PROMPT 1
Transcribe the rows of the microscopy segmentation records without alteration, starting at the first row of the records and ending at the row that contains "83H93V89L94 94L97 97H100L101", with both of those rows included.

## Begin PASSAGE GIVEN

I don't usually go on tirades like this, but this is what I do for a living.
You'll want to use schemas vs. databases. Not only is it significantly more convenient (i.e., you'll administer 1 database instead of n), it will let you scale. For instance, a postgres database has a pool of shared memory that it uses for query plans, caching, etc., and you'll be able to optimize the use of it across all of your clients, rather than one by one.
Related is the impact on connection resources. A connection to a database may be used for multiple schemas, so you'll be able to make much better use of those. Suppose you have 1000 clients, which each typically have 1-2 users on your application when it's typically in use. In the multiple database config, you'll need one connection pool per database, each pool having at least 1 open connection, so that under no load you're still maintaining 1000 connections. With the schemas approach, you can maximize the throughput and balance the connections proportionally to your active users rather than the number of customers you have.
Oh, one more biggie: remember the shared buffers? Those are typically per-session (connection). So if you frequently run "select price from widgets where category=?", you'll want to parse, rewrite, plan, compile, and cache that as infrequently as possible, so keep those connections and sessions open as long as possible so you get the benefit of prepared statements. You will see load go down if you do this, from reduced CPU for parsing and plan generation, and reduced system wait since you won't be churning your shared buffers as much.
Could you please clarify what you mean by "schemas"?
My understanding is that a schema is an abstract definition of what your database fields/relations are. So that's too vague for me.
Adding a customer_id field to every single table in the database would technically fit the definition of "schema", but I suspect you mean something else altogether. Please elaborate.
Neeleshs' reply is what I meant. In Postgres, it's like a namespace.
But you have a point: adding customer_id is not unreasonable. In fact, this is my preferred logical approach, but I'll typically only do this on Oracle. It's DRY, meaning that, in the abstract definition of schema, you're modeling your relations once. If you have widgets belonging to customers, you have a one widgets relation containing a customer id, rather than one widgets relation in each customer schema. It's an elegant design, and it takes even greater advantage of the benefits I described earlier.
I'd advocate against it when building a multitenant SaaS application on Postgres if the following hold:
1. You have many, many customers
2. Each customer has a lot of data
The reasons:
1. You'll quickly hit a place where it's hard to throw more vertical processing power at it. You'll need a serious SAN with lots of spindles to be able to service many request to a lot of data, and plenty of CPU and RAM to handle the grunt work. Let's face it: you're on Postgres because you're broke :) I really love it, but sometimes I'd rather buy a solution to a problem (e.g., VPD). However, if you're rolling out schemas, you can build a new database and move them discretely. This isn't automatic or transparent, but it's very clean and very easy.
2. You're likely dealing with clients with special needs. It might not be appropriate to roll out new features to every customer all at the same time. If you ALTER TABLE widgets... it's all or nothing. Sometimes that's great, but sometimes it's not, and in building multitenant SaaS apps, I find it's most often not. In repeating your design, you're buying the flexibility to deal with your customers on a more granular level.

## End PASSAGE GIVEN

PROMPT 2
Restate word for word the portion of the thread on Postgres schemas starting at "Could you please" and ending at "altogether. Please elaborate.".

## Begin MATERIAL FOR THIS EXERCISE

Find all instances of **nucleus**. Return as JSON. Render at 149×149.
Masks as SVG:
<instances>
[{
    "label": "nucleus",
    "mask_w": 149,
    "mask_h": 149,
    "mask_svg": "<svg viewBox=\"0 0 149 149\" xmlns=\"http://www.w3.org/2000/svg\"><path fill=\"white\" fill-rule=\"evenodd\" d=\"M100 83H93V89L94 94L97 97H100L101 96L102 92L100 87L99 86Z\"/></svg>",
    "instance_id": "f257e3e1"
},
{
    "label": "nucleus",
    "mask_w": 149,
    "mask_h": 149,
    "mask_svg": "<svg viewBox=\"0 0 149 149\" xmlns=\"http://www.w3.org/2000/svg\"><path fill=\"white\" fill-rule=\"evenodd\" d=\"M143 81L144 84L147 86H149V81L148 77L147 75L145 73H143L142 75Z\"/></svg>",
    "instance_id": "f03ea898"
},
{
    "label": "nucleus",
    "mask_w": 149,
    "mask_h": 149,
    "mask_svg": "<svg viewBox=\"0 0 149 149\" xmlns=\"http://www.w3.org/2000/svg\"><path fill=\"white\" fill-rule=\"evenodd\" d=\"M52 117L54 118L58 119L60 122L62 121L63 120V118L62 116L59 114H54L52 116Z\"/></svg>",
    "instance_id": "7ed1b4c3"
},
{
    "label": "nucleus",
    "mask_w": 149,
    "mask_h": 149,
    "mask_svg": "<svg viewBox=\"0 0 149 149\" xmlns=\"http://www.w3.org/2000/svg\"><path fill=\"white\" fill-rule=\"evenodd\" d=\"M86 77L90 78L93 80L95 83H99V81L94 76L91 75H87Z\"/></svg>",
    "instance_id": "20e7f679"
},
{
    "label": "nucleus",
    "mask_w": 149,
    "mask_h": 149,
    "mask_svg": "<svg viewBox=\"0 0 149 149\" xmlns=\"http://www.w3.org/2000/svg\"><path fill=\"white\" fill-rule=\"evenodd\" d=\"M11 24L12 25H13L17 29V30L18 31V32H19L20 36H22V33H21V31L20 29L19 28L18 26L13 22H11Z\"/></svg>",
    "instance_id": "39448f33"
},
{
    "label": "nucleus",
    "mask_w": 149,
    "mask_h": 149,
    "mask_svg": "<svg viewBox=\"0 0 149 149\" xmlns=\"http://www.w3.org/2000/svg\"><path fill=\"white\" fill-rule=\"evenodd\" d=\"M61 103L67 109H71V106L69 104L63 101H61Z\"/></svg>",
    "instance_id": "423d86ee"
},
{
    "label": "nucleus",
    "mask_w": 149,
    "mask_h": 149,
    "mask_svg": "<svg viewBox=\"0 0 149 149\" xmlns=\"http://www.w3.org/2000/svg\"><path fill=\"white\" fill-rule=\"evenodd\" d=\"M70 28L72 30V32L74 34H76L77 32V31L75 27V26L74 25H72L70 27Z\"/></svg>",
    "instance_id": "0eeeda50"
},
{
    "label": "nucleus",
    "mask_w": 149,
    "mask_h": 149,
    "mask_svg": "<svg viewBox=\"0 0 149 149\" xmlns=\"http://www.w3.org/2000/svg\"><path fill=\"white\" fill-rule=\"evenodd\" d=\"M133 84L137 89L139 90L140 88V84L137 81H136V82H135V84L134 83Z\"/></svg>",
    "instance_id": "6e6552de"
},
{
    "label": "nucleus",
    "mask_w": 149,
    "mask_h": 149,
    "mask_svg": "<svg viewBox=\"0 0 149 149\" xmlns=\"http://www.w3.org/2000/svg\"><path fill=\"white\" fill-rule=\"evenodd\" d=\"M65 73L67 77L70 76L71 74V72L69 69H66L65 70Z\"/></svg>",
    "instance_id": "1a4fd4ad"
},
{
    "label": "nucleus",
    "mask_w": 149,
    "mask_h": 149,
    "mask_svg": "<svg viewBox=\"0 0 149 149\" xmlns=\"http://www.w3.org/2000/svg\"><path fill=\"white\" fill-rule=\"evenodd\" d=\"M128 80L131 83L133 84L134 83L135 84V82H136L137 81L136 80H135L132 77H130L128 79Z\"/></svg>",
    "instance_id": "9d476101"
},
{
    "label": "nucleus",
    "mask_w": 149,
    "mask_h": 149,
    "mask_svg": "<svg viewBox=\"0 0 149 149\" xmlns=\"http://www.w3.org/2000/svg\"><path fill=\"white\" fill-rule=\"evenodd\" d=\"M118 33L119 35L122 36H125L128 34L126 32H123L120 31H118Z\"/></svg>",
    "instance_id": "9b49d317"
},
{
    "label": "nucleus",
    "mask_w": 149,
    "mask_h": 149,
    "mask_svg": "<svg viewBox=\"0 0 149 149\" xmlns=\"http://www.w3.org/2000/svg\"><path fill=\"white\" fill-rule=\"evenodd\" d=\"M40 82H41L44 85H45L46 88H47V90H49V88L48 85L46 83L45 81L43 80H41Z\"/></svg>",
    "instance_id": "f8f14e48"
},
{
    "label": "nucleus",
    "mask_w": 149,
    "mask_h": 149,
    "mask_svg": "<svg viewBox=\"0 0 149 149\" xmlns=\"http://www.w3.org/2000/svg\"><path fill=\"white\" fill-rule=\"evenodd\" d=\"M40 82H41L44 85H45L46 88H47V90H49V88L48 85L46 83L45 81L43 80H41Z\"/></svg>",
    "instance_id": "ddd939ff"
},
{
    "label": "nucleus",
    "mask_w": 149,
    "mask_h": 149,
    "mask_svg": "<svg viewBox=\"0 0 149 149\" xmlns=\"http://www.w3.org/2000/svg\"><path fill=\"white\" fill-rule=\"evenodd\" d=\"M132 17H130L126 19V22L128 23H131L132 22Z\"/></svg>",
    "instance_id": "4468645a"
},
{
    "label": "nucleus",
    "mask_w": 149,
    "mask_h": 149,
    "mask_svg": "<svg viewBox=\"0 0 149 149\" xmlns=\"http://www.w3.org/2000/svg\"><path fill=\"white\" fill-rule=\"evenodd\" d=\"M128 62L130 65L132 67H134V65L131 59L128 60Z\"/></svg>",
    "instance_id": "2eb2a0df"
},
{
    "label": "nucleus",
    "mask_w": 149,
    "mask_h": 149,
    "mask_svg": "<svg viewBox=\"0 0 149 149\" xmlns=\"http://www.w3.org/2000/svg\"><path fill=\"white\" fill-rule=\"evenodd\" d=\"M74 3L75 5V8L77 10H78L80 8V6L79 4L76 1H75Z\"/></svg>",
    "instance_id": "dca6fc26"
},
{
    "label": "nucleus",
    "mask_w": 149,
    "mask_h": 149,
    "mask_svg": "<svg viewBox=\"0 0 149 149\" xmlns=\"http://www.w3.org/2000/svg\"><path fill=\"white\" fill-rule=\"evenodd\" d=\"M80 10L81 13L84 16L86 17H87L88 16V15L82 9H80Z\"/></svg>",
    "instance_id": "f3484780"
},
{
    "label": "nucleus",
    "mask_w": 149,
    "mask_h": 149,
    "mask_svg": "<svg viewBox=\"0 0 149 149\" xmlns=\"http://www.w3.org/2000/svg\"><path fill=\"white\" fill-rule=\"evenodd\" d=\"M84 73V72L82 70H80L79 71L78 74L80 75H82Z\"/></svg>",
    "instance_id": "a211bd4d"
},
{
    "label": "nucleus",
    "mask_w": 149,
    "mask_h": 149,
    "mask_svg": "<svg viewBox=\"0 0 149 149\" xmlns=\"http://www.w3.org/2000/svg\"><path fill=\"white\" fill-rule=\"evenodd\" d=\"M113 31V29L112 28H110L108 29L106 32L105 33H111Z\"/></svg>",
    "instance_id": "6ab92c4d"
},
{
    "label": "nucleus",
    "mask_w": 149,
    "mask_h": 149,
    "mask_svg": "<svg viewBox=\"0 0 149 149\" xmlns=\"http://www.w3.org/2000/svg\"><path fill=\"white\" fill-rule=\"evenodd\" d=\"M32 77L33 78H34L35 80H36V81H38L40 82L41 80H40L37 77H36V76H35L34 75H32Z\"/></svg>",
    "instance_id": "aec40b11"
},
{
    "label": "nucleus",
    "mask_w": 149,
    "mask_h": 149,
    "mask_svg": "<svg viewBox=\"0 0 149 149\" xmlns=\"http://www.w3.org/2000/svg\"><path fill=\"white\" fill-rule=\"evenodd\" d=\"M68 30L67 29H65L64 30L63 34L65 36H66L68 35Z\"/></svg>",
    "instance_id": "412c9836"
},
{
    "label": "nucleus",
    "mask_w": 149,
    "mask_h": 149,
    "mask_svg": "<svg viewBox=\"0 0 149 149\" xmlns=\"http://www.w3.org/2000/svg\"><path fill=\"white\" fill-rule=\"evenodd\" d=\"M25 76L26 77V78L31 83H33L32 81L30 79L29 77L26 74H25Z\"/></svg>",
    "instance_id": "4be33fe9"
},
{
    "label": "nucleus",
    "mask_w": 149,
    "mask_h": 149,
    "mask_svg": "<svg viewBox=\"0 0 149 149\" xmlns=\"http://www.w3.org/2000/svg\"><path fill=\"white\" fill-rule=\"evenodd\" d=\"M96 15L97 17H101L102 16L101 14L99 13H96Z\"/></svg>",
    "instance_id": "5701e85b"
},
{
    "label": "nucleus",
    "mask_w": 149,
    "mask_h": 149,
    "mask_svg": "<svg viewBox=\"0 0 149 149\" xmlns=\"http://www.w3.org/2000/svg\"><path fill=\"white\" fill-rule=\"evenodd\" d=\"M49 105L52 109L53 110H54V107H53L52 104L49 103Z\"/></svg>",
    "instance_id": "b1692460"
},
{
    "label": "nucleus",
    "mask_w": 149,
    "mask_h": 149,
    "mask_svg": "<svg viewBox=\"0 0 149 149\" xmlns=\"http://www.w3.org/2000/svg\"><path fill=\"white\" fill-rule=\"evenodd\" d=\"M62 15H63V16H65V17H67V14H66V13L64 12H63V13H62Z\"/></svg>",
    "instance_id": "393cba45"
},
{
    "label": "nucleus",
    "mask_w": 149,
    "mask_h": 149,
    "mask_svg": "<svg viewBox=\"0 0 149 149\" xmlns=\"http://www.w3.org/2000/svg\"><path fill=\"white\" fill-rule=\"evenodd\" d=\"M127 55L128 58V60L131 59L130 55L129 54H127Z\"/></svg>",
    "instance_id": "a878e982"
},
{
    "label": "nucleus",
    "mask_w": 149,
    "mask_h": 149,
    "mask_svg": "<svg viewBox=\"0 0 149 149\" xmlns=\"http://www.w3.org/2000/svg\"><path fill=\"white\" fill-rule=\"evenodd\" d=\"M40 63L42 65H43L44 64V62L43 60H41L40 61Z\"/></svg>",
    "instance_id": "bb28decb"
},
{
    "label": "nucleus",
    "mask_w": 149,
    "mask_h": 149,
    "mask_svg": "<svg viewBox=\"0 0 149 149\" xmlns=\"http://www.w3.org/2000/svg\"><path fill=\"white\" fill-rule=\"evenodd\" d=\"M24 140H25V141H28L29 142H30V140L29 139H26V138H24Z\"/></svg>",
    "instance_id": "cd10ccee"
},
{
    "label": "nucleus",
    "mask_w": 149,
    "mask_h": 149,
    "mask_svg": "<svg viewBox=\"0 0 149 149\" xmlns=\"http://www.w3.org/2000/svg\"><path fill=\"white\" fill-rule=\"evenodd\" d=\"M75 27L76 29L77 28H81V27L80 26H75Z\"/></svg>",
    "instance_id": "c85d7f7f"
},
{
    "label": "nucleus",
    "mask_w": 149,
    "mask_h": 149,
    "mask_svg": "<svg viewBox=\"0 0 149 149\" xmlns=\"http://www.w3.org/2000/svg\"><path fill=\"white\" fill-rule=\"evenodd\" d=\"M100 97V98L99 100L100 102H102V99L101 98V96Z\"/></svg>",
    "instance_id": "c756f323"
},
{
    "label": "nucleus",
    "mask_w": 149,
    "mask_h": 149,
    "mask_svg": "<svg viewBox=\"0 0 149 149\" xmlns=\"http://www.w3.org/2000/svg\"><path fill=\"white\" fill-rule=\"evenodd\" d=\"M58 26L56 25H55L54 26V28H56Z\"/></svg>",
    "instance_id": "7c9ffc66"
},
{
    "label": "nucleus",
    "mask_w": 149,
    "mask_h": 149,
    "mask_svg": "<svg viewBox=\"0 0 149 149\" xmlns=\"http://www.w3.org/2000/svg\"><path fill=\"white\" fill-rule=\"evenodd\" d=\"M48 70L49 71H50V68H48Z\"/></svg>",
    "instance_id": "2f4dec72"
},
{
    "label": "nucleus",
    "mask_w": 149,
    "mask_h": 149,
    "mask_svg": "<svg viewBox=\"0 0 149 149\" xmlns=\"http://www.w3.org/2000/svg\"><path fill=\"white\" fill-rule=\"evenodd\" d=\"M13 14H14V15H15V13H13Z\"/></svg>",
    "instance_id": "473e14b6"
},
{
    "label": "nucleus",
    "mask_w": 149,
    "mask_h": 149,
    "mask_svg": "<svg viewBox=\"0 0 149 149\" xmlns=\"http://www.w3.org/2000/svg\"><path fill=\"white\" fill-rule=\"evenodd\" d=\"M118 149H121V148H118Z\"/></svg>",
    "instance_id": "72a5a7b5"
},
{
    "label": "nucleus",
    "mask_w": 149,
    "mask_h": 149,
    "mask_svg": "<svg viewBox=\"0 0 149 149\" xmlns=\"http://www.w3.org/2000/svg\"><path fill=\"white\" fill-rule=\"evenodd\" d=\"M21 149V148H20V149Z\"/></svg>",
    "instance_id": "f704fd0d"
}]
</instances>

## End MATERIAL FOR THIS EXERCISE

TASK SOLUTION 1
Find all instances of **nucleus**. Return as JSON. Render at 149×149.
Masks as SVG:
<instances>
[{
    "label": "nucleus",
    "mask_w": 149,
    "mask_h": 149,
    "mask_svg": "<svg viewBox=\"0 0 149 149\" xmlns=\"http://www.w3.org/2000/svg\"><path fill=\"white\" fill-rule=\"evenodd\" d=\"M100 83H93V89L94 94L97 97H100L101 96L102 92L100 87L99 86Z\"/></svg>",

TASK SOLUTION 2
Could you please clarify what you mean by "schemas"?
My understanding is that a schema is an abstract definition of what your database fields/relations are. So that's too vague for me.
Adding a customer_id field to every single table in the database would technically fit the definition of "schema", but I suspect you mean something else altogether. Please elaborate.